In January 2016, we selected a rum from Plantation’s Old Reserve Collection, in which each rum hails from a different Caribbean Island. We “traveled” to the island of Barbados, where the sugar cane produced a rum layered with hints of tropical fruit. This month we decided to explore Trinidad, often known as the southernmost island in the Caribbean although it lies on the continental shelf of South America, seven miles north of Venezuela. Does the hot and humid climate with the defined rainy and dry seasons produce a better rum? It’s Barbados vs. Trinidad.
Distillation and Aging
Plantation Trinidad 2001 is distilled using a column still and a short fermentation period at the Angostura Distillery, known for their fine rums and bitters. The rum is aged in bourbon casks for a minimum of nine year before being sent to France where it is finished in Cognac casks.

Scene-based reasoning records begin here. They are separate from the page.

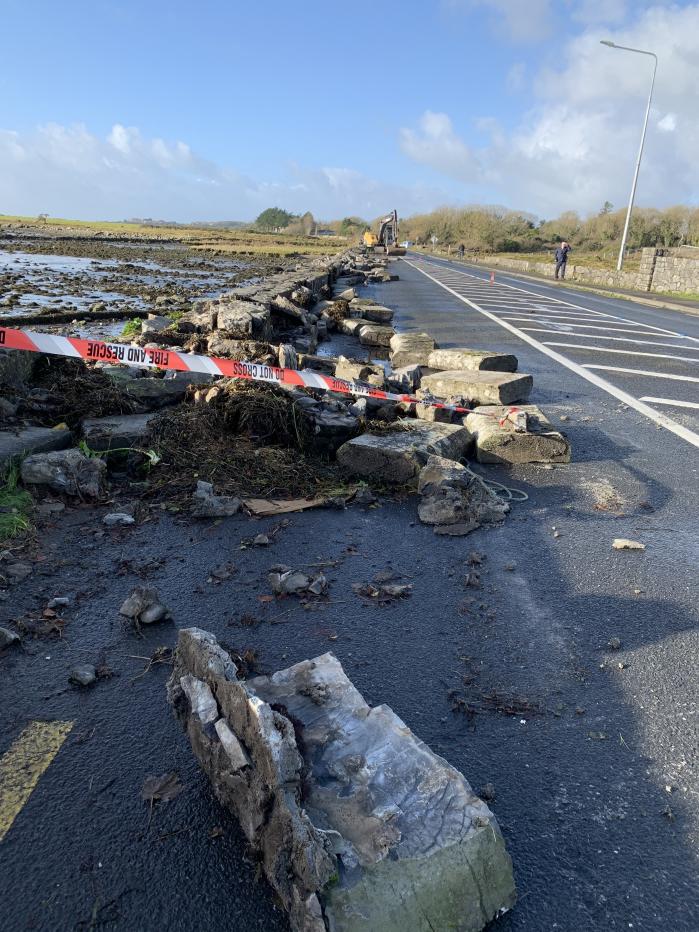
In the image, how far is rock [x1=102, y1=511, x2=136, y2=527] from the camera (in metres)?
4.20

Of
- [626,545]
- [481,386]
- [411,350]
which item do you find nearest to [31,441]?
[626,545]

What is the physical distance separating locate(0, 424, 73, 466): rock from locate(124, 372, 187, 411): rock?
0.86 metres

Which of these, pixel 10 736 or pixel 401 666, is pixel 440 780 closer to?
pixel 401 666

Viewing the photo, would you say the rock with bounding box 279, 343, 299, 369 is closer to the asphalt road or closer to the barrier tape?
the barrier tape

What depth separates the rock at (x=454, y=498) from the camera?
4.41 metres

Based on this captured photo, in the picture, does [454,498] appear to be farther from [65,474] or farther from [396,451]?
[65,474]

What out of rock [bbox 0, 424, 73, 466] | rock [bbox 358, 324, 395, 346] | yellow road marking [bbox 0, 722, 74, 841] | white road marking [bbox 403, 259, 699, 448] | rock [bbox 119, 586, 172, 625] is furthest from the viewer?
rock [bbox 358, 324, 395, 346]

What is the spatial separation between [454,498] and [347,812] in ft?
9.20

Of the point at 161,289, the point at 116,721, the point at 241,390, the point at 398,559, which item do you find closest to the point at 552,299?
the point at 161,289

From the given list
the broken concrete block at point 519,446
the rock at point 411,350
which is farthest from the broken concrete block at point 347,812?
the rock at point 411,350

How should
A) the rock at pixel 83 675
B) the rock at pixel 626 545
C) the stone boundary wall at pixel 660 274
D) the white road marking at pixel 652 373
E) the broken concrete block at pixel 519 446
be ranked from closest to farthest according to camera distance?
the rock at pixel 83 675, the rock at pixel 626 545, the broken concrete block at pixel 519 446, the white road marking at pixel 652 373, the stone boundary wall at pixel 660 274

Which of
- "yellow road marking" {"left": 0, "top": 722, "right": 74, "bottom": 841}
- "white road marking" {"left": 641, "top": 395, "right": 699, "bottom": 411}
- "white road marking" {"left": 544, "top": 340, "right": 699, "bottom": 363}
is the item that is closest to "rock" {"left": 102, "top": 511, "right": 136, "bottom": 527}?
"yellow road marking" {"left": 0, "top": 722, "right": 74, "bottom": 841}

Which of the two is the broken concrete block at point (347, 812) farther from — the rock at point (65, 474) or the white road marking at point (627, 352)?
the white road marking at point (627, 352)

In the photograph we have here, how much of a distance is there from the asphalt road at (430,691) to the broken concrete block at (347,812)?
14 centimetres
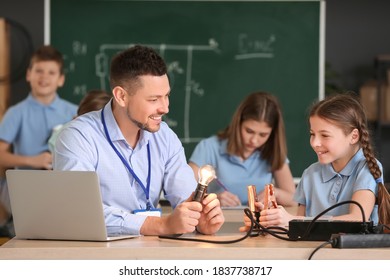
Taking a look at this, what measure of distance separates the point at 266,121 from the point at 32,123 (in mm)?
1971

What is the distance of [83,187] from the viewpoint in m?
2.48

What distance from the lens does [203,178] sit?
101 inches

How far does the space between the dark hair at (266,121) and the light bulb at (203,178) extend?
1784mm

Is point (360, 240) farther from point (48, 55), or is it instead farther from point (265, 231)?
point (48, 55)

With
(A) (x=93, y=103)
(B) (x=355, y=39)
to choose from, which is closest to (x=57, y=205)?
(A) (x=93, y=103)

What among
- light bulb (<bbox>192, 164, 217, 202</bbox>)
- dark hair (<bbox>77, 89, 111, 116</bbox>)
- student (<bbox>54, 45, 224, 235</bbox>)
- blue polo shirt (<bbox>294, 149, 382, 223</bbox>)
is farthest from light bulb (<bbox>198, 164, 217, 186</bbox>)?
dark hair (<bbox>77, 89, 111, 116</bbox>)

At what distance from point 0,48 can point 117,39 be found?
91 cm

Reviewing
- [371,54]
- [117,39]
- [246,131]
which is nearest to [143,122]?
[246,131]

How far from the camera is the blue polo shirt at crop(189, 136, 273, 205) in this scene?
4648 mm

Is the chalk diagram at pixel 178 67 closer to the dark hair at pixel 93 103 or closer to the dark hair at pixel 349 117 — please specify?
the dark hair at pixel 93 103

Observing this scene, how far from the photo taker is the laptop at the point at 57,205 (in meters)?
2.49

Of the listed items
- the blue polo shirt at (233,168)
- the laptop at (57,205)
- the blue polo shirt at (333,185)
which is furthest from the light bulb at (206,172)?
the blue polo shirt at (233,168)

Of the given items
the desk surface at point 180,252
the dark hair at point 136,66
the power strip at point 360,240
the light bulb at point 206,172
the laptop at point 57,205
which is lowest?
the desk surface at point 180,252
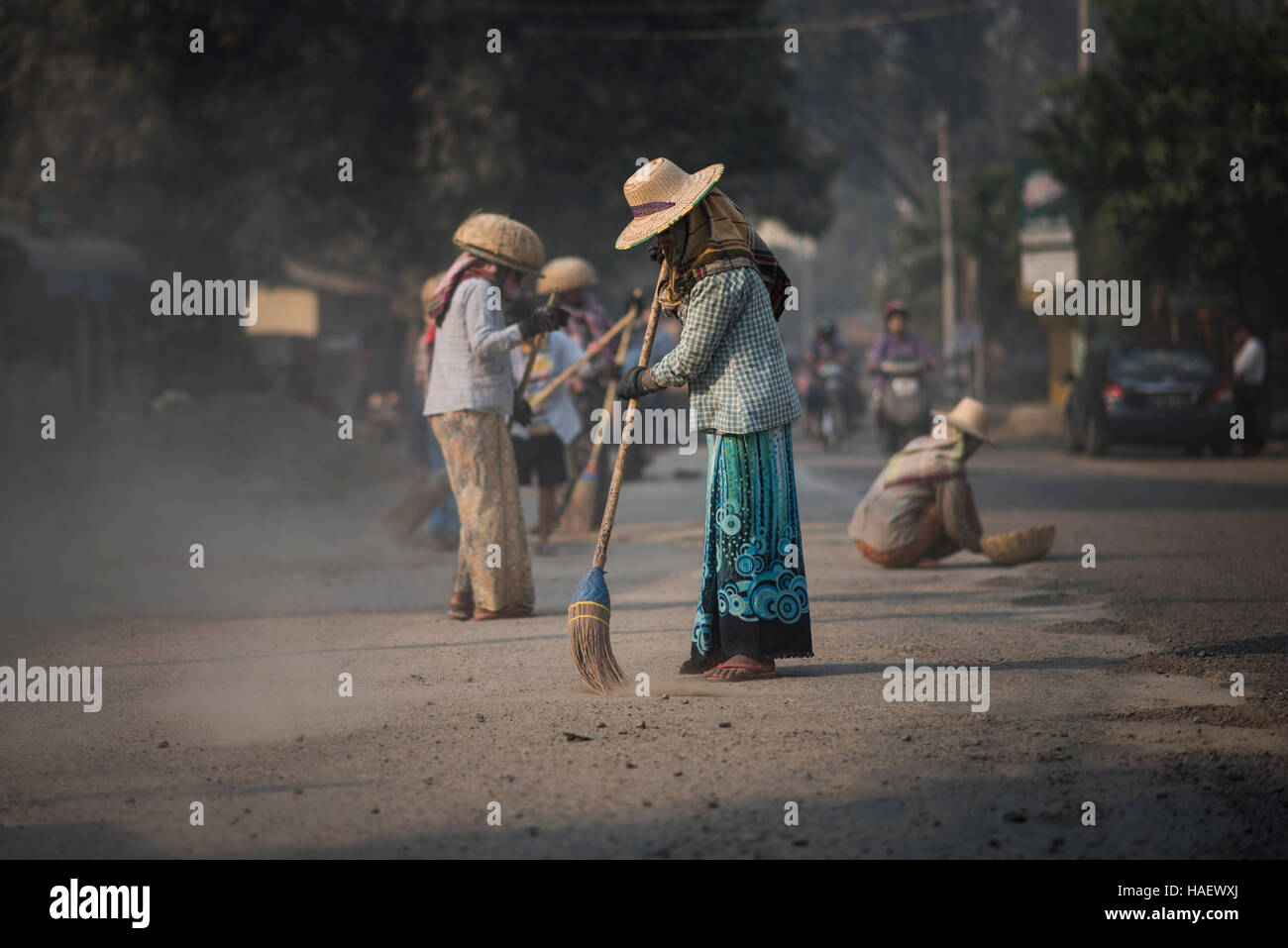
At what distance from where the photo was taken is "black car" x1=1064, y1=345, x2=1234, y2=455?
69.7 feet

Plantation Barbados was aged in bourbon and sherry casks providing an extra layer to the rum, and aged for seven years instead of nine. Let’s see what difference the climate, casks and time aged makes on this artisan rum.
Tasting Notes: He Said
The nose is not powerful, but well balanced with some charred wood, a little vanilla, citrus and aniseed. It is very smooth on the palate, opening up the different notes from the nose. The charred oak is more prominent with vanilla, berry and some floral. There is also a slight coffee note as the rum begins to move from palate to throat. This is a full-bodied rum with a nice oak finish which, for me, lingers most. I like the complexity of wood, sweet and spice from start to finish.
Tasting Notes: She Said
I love the golden color with inviting lacing on the glass. The orange and honey notes hit me even before I put the glass to my nose. There’s nothing on the nose which leads me to believe there is any spice or heat on the palate. BAMM!!! There’s a burst of cinnamon as soon as it hits my palate. The sweet notes I anticipated are overpowered by the cinnamon. I tried another sip searching for the sweet note but, for me, there was none. Yet after the burst there is magically a calm to the finish. This rum lingers with me in almost a warming kind of way.
We are all over the place with this rum. Clint wanted to give a 4.5 while Terry only a 3.0, but that simply comes down to what we like in a rum. Trinidad is definitely spicier, smokier and woodier than the Barbados. Does that make it better than the fruitier, less complex Barbados?
Clint thinks so yet Terry is on the fence. We’ll give the edge to Trinidad since Clint did find some complexity.